Um in der Bundesliga womöglich doch um die Meisterschaft mitzuspielen, würde es dem BVB sicher helfen, wenn Jadon Sancho bliebe. Und die Chancen stehen offenbar so nicht schlecht. Entgegen allen Gerüchten scheint das Werben von Man United gar nicht so offensiv.

Watzke: Es gab nie ein Angebot von Manchester United

Man kann den Druck ja auch einfach mal weitergeben. Unter der erdrückenden Last der Gerüchte und aufgewühlt von der Attacke von Uli Hoeneß, platziert Borussia Dortmund eine knackige Botschaft.

Für Jadon Sancho, das englische Supertalent, das so umworben sein soll, hat es "nie ein Angebot gegeben", sagt Geschäftsführer Hans-Joachim Watzke der "Süddeutschen Zeitung". Nicht aus Manchester, nicht von United.

Der Gerüchte-Hagel, nichts weiter als der übliche Wahnsinn. Und so geht man beim BVB davon aus, dass der 20-Jährige nicht nur am Montag mit ins Trainingslager nach Bad Ragaz fährt, sondern auch davon, dass Sancho noch mindestens eine Saison beim Vizemeister der Fußball-Bundesliga bleibt.

Sancho Transfer zu Man United ein teures Werk

Als letzte gesprochene Sätze in diesem medial kurios befeuerten Transfertheater sind diese Sätze indes nicht zu verstehen.
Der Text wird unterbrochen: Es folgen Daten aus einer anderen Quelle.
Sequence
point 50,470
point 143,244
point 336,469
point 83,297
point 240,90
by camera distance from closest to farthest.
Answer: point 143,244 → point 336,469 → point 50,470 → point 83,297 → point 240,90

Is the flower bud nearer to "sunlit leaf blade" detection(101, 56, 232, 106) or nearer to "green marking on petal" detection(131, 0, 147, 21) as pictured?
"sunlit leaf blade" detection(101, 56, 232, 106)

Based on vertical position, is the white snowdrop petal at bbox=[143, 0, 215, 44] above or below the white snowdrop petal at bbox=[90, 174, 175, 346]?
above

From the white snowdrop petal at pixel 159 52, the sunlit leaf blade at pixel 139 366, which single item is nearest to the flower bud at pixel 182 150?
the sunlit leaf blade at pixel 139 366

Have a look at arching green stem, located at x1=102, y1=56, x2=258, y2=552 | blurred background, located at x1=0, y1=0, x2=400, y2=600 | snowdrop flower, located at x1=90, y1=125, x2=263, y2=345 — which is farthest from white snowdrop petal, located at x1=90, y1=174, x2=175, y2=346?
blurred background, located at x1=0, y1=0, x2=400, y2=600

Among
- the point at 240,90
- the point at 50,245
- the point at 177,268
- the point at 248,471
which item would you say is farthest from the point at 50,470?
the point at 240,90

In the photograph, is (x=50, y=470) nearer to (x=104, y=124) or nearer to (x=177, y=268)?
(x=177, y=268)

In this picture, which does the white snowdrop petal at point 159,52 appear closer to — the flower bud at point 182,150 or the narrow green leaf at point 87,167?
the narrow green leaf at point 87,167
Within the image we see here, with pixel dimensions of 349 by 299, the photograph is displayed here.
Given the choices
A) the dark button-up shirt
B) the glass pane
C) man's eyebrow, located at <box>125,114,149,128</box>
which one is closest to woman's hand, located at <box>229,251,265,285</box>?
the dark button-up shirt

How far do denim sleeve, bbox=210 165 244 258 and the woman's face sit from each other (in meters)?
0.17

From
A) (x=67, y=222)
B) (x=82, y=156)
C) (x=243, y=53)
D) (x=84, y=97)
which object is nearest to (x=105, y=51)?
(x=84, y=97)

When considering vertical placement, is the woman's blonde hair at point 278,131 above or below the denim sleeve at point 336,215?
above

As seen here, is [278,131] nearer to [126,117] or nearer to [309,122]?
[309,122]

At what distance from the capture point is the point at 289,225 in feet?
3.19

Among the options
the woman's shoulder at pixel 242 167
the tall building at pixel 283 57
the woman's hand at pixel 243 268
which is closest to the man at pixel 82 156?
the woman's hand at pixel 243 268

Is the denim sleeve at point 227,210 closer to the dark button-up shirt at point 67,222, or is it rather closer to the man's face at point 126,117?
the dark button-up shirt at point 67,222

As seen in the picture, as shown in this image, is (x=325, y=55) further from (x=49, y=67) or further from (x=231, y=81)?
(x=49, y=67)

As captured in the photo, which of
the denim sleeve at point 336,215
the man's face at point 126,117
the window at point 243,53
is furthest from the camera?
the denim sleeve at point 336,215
Eine kleine Zitterpartie gönnen sich die Borussen nämlich noch. Denn das ersehnte "rien ne va plus" (nichts geht mehr) gilt erst Montag, wenn es für die Mannschaft von Coach Lucien Favre nach Österreich geht.

Nach dem Aufbruch ins Trainingslager werde es "keinen Sancho-Wechsel mehr in dieser Saison geben", bekräftigt Watzke. Sollte United - das als Hauptinteressent gilt - den englischen Nationalspieler noch verpflichten wollen, dann hurtig ans teure Werk!

Die von Dortmund einfach mal prophylaktisch ausgerufenen (so Watzke) 120 Millionen Euro gelten weiter als Preis, der an der Transferkasse gezahlt werden muss. Corona-Rabatt ausgeschlossen.

Watzke: Sancho ein "sehr angenehmer, fairer Typ"

Eine hohe Hürde. Eine womöglich zu hohe für die Red Devils. In den englischen Medien changieren die Berichte zwischen "nicht zu stemmen" und "Ratenzahlung". Bisweilen wird sogar von "Androhungen" berichtet, dass United lieber einen anderen Spieler verpflichten möchte.

In Dortmund werden sie mit solchen Gedankenspielen aus Manchester gut leben können. Denn die Notwendigkeit zum Verkauf, die besteht ja nicht. Trotz drohender Verluste im Zuge der Corona-Krise. Und weil sie beim BVB überzeugt sind, dass der Engländer (trotz ein paar Flausen) weder die Bockigkeit von Pierre-Emerick Aubameyang in sich trägt noch die Ungezogenheit eines Ousmane Dembélé, fürchten sie auch keine neue Streik-Posse.

"Ich erwarte keine Schwierigkeiten. Jadon hat das akzeptiert, er ist ein sehr angenehmer, fairer Typ", erklärt Watzke.

Auch ein Statement gegen Hoeneß

Ein Verbleib des 20-Jährigen dürfte dem BVB auch als sportliches Statement gegen Uli Hoeneß entgegenkommen.

Der Ehrenpräsident des FC Bayern hatte den Dortmundern in einem wuchtigen Alleingang über die "FAZ" mitgeteilt, dass ihre vielerorts als modellhaft bewertete Strategie, Fußballtalente zu sichten, zu entwickeln und teuer zu verkaufen, "unklug" sei.